На позицию Платонова могло влиять также и то, что весной и летом 1928 года Бухарин казался победителем. Троцкий всерьез опасался, что Бухарин и Рыков теперь затравят Сталина как неотроцкиста. Сами “правые”, готовясь к июльскому пленуму ЦК, были настроены очень решительно, намеревались сместить Сталина и заменить его Томским или Углановым.58
Но вернемся к персонажам романа.
Александр и Прокофий Двановы — сводные братья.59 Писатель как бы приглашает задуматься — каким образом чуть ли не из одной колыбели выходят “дурак” и “мерзавец”: идеалист, которого легко изловить на его лучших порывах, и наглый мародер, не имеющий ничего святого?
10. Яков Титыч
В стихии революции обнаруживается колоссальное мошенничество, бесчестность как болезнь русской души.
Бесчестье и сентиментальность — основные начала русского социализма.
Н. А. Бердяев. “Духи русской революции”60
Завершает нашу галерею главинж человеческих душ, управляющий писательским департаментом, полный генерал от литературы61 Максим Горький.
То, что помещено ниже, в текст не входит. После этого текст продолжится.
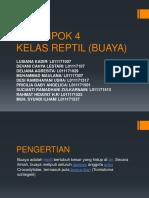 KELOMPOK 4 BUAYA.pptx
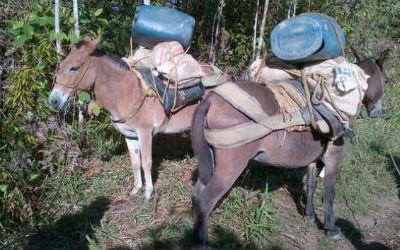 """Caen dos burros """"mula"""" en Nariño. Los dueños de los animales fueron detenidos por el Ejército Nacional"""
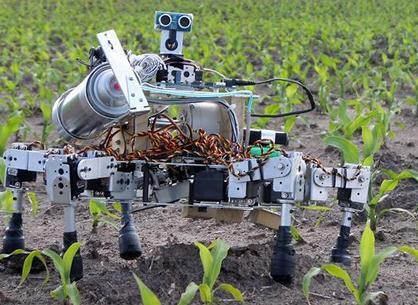 除草机器人新系统(以短激光脉冲照射除草)可替代除草剂?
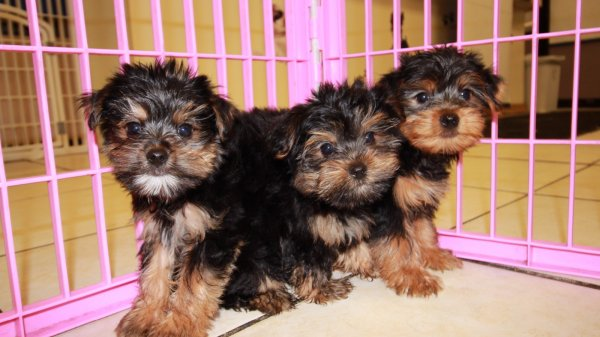 Yorkie Poo Puppies For Sale In Georgia Puppies For Sale Local Breeders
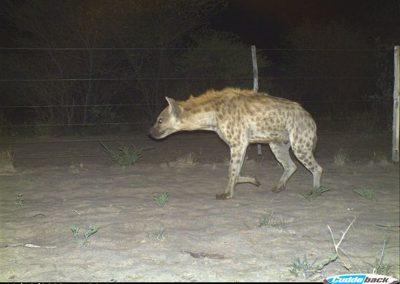 Spotted hyaena - Lorraine Boast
Это он решал, кто является советским писателем, кто — нет. Это он из Сорренто доходчиво разъяснял бестолковому Западу, в каких замечательных условиях трудится советский писательский цех: знай самовыражайся! Горький, наверно, самый характерный представитель поколения, которое, по выражению М.Алданова, “прожило жизнь на ходулях”62, а для заметной части этого поколения — и вовсе предводитель.
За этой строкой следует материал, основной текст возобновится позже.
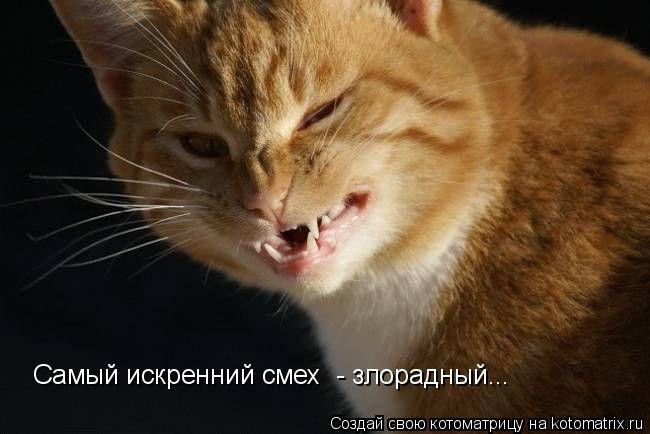 Котоматрица: Самый искренний смех  - злорадный...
На своем шестом десятке Алексей Максимович не терпел возражений, затрагивавших его мировоззрение, — видно, чувствовал шаткость этого здания, боялся там хоть что-нибудь шевельнуть: не ровён час — все и рассыплется (и это — после ходулей!), с чем останешься? Но критикой в свой адрес, заслуживающей внимания (видимо, тут он доверял чутью и неплохо отличал подлинное от ерунды ), живо интересовался. Из тех, с кем стоило считаться, самое главное о нем сказали, наверное, Д.С.Мережковский и И.А.Бунин: большой талант на пошлую литературу.63 Конечно, он отличный публицист, но, во-первых, для великого пролетарского писателя этого явно мало, а, во-вторых, публицист — это ведь не только стиль, техника, но, прежде всего, свежесть взгляда, ясная, вызывающая интерес позиция…
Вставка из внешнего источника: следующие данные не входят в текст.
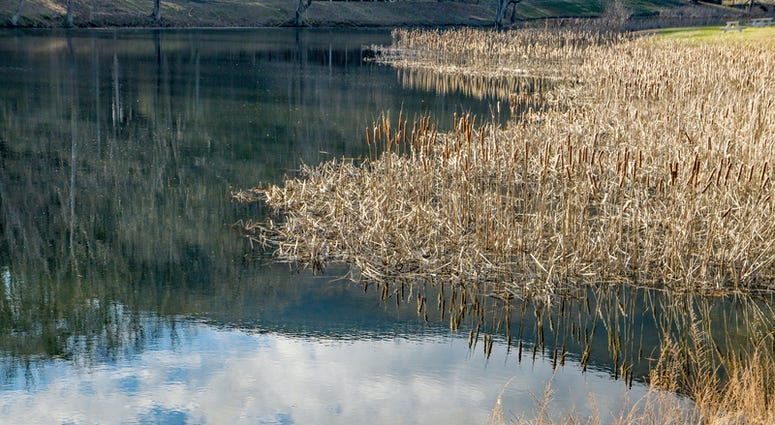 Sandy Level, VA – January 8th: View of the reeds, fishing pond and reflections at the Smith Mountain Dam picnic area located in Sandy Level in Pittsylvania County, Virginia, USA on January 8th, 2019.(Dreamstime)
Прочтя рукопись “Чевенгура”, Горький и тут не узнал о себе ничего утешительного.
Много места в романе уделено двум кузнецам: Сотых и Якову Титычу. Кузнецы были любимым символом той эпохи: дух был молод, и энергичная деятельность у раскаленного горна удачнейшим образом символизировала усилия по коренному переустройству общества — выковыванию ключей счастья.64 Тем более — и в первую очередь — этот символ был взят на вооружение пролетарскими писателями.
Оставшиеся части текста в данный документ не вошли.